Maladera eremita

Scientific classification
- Kingdom: Animalia
- Phylum: Arthropoda
- Class: Insecta
- Order: Coleoptera
- Suborder: Polyphaga
- Infraorder: Scarabaeiformia
- Family: Scarabaeidae
- Genus: Maladera
- Species: M. eremita
- Binomial name: Maladera eremita (Brenske, 1899)
- Synonyms: Autoserica eremita Brenske, 1899;

= Maladera eremita =

- Genus: Maladera
- Species: eremita
- Authority: (Brenske, 1899)
- Synonyms: Autoserica eremita Brenske, 1899

Species of beetle

Maladera eremita is a species of beetle of the family Scarabaeidae. It is found in the Philippines (Mindanao).

==Description==
Adults reach a length of about 8 mm. They have a rounded oval, dull, brownish-red or blackish body.
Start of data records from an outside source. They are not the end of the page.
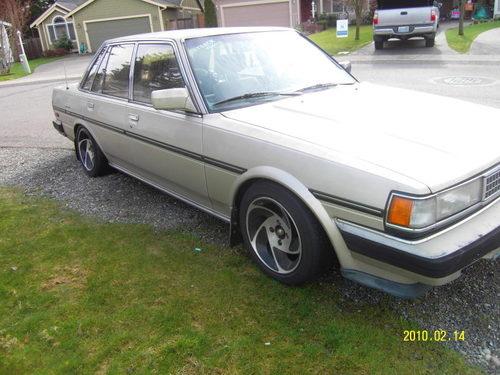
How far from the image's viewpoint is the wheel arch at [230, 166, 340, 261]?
2.70 m

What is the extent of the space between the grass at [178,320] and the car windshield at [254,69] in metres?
1.22

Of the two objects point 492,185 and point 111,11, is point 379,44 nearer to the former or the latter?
point 492,185

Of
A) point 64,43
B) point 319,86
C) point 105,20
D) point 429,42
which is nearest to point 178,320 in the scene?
point 319,86

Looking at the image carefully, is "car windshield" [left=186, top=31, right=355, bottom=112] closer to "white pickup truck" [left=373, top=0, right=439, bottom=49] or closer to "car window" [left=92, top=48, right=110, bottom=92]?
"car window" [left=92, top=48, right=110, bottom=92]

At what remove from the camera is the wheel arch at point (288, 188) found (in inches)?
106

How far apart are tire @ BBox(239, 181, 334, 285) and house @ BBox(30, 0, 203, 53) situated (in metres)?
33.3

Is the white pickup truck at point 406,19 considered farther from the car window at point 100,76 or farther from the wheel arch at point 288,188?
the wheel arch at point 288,188

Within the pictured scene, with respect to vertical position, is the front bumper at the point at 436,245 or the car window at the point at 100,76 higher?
the car window at the point at 100,76

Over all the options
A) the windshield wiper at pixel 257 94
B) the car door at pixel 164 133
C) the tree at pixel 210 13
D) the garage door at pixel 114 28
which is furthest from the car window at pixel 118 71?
the garage door at pixel 114 28

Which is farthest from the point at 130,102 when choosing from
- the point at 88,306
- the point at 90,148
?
the point at 88,306

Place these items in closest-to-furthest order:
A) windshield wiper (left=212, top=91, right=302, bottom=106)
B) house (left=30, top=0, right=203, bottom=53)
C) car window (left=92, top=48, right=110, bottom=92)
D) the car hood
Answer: the car hood < windshield wiper (left=212, top=91, right=302, bottom=106) < car window (left=92, top=48, right=110, bottom=92) < house (left=30, top=0, right=203, bottom=53)

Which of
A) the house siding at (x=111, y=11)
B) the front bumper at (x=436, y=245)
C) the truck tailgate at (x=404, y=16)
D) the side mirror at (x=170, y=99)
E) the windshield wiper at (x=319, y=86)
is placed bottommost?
the front bumper at (x=436, y=245)

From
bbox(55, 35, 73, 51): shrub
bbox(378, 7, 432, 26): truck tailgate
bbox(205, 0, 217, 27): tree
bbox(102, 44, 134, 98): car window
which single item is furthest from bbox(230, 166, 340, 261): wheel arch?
bbox(55, 35, 73, 51): shrub
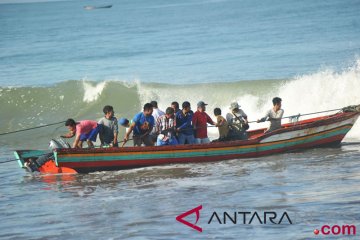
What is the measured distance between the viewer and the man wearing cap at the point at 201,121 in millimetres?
15617

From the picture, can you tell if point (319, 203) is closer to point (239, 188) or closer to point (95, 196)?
point (239, 188)

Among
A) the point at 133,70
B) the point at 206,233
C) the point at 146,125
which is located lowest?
the point at 206,233

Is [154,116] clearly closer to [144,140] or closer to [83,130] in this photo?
[144,140]

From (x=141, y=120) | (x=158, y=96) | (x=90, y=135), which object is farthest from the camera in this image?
(x=158, y=96)

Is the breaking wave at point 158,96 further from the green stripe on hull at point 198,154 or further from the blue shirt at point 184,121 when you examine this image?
the blue shirt at point 184,121

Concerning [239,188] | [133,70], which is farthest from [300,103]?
[133,70]

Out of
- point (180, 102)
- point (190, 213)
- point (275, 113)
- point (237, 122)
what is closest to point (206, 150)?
point (237, 122)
The clypeus is densely punctate, somewhat more wrinkled anteriorly, distinctly margined, slightly raised in the middle of the margin with short, rounded corners, and with a faint hump-like elevation in the middle of the surface. The frons and pronotum are widely punctate, the punctation being obscured by the tomentum. The hind corners of the pronotum are almost rectangular, and the marginal setae are weak and sparsely preserved. The striae of the elytra are clearly marked by rows of punctures, with the intervals all of equal width and widely punctate. The setae of the lateral margin are very short and inconspicuous.